Suppose \(B\) is a polynomial-time
certifier. Decision problems can be defined by their YES-instances. The
decision problems in the following complexity classes can be defined
as:
A problem in P: \(\{x : B(x, \epsilon)\}\), where \(\epsilon\) denotes the empty string. In other words, YES-instances of problems in P do not need a certificate and we can decide membership in polynomial time with \(x\) alone.
A problem in NP: \(\{x : \exists y \text{ with } |y| \leq |x|^{O(1)}, B(x,y)\}\). In other words, YES-instances have some polynomial-length certificate \(y\).
A problem in coNP: \(\{x : \forall y \text{ with } |y| \leq |x|^{O(1)}, B(x,y)\}\). In other words, YES-instances require all possible polynomial-length certificates to satisfy \(B\).
Intuitively, problems in NP ask whether there
exists a string satisfying certain properties, whereas problems
in coNP ask whether all strings satisfy
certain properties. This comes from \(\neg
(\exists x: p(x)) \equiv \forall x: \neg p(x)\).
Let us consider the following example to further build intuition of the
relationship between NP and coNP. SAT
is a well-known problem in NP, which asks if a logical sentence \(S\) has a truth assignment which satisfies
it. Consider \(\neg S\). Verifying that
\(S\) is a tautology is equivalent to
checking that there is no valuation satisfying \(\neg S\). Consequently, TAUTOLOGY is the
complement of SAT but with a negated formula. Hence, TAUTOLOGY \(\in\) coNP.
We now introduce the following notation: \(\sum_{1}^{P} = \textbf{NP}\) and \(\Pi_{1}^{P} = \textbf{coNP}\).
The polynomial hierarchy (PH) contains \(\sum_{k}^{P}\) and \(\Pi_{k}^{P}\) for \(k \geq 1\) and is defined recursively as:
\[\begin{align*}
\sum_{k+1}^{P} := \exists^P\Pi_{k}^{P}
\\ \Pi_{k+1}^{P} := \forall^P\sum_{k}^{P}
\end{align*}\] The classes of the polynomial hierarchy can be
interpreted in the context of games, where languages in \(\Sigma_i\) ask if there exists a winning
strategy for \(\frac{i}{2}\) rounds for
player 1. Conversely, languages in \(\Pi_i\) can be interpreted as asking about
winning strategies for the second player.
If a PH-complete language exists, then there exists an \(i\) such that the polynomial hierarchy
collapses to the \(i\)th level.

• **RECORDS**:
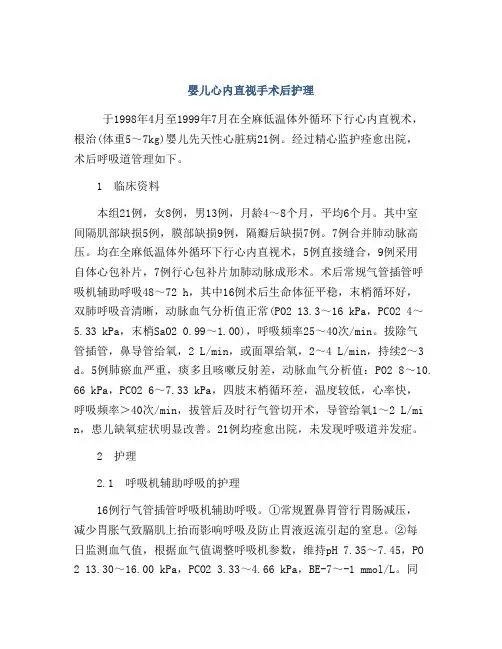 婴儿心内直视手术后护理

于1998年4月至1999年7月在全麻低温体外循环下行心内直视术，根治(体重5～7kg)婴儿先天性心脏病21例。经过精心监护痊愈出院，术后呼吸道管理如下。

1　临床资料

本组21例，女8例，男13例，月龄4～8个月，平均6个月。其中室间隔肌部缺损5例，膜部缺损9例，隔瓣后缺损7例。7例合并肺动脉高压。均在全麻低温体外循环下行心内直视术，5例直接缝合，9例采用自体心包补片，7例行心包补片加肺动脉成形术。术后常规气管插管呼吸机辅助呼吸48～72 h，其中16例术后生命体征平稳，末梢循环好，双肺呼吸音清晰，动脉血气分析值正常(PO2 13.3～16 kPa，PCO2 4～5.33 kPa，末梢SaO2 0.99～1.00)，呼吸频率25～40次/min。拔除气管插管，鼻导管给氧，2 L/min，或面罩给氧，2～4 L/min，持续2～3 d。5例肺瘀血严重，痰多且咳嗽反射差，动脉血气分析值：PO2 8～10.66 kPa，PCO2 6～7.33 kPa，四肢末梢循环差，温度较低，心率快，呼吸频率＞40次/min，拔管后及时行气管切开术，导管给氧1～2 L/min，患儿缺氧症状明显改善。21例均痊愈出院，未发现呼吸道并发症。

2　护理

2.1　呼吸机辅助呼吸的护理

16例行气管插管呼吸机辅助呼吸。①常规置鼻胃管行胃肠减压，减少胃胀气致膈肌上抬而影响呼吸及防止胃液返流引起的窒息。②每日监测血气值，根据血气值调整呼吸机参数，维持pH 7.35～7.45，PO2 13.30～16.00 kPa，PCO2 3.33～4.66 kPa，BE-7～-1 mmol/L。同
---
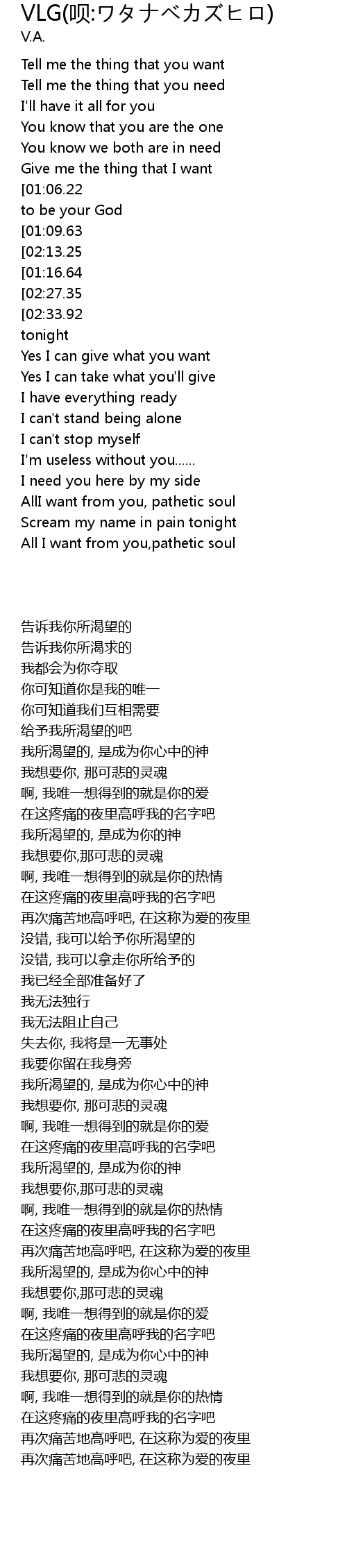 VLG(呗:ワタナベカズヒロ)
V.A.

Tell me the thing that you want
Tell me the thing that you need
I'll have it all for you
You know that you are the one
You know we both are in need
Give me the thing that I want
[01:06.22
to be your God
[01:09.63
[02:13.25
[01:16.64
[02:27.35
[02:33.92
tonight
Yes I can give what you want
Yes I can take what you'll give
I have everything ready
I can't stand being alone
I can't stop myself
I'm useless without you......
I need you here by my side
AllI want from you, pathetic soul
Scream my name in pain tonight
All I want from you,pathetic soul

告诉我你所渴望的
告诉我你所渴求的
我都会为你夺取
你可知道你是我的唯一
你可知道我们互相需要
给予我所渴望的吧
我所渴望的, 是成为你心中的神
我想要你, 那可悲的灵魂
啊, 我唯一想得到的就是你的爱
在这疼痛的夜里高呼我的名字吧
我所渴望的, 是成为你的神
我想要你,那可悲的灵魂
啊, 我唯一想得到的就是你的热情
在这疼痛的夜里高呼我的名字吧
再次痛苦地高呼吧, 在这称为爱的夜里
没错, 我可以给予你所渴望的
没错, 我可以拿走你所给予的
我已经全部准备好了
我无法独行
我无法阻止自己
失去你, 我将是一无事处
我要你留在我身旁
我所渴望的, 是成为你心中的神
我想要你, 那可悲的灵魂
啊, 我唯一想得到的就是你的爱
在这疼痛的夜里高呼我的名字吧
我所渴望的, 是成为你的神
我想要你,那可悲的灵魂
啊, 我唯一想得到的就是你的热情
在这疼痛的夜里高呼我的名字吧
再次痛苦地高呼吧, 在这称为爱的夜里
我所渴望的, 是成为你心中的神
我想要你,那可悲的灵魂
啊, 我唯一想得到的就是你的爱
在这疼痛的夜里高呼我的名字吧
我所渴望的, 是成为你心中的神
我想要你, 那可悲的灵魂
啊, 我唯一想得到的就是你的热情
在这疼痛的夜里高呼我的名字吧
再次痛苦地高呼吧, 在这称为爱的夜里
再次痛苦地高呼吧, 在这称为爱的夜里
* * *
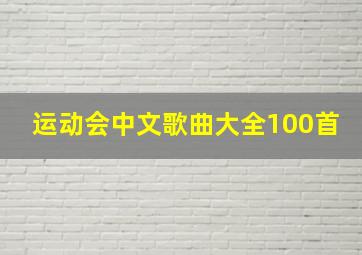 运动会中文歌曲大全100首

• **INSTRUCTIONS**:
a – In the text on complexity classes, rewrite the paragraph beginning "Let us consider the following example" more concisely while keeping its main facts.
b – Reproduce word for word the portion of the text on complexity classes starting at "Intuitively, problems in" and ending at "x: \neg p(x)\).".

• **TASK RESULTS**:
a – SAT is a well-known NP problem that asks whether a logical sentence S has a satisfying truth assignment. Verifying that S is a tautology is equivalent to checking that no valuation satisfies ¬S. TAUTOLOGY is therefore the complement of SAT with a negated formula, so TAUTOLOGY is in coNP.

b –
Intuitively, problems in NP ask whether there
exists a string satisfying certain properties, whereas problems
in coNP ask whether all strings satisfy
certain properties. This comes from \(\neg
(\exists x: p(x)) \equiv \forall x: \neg p(x)\).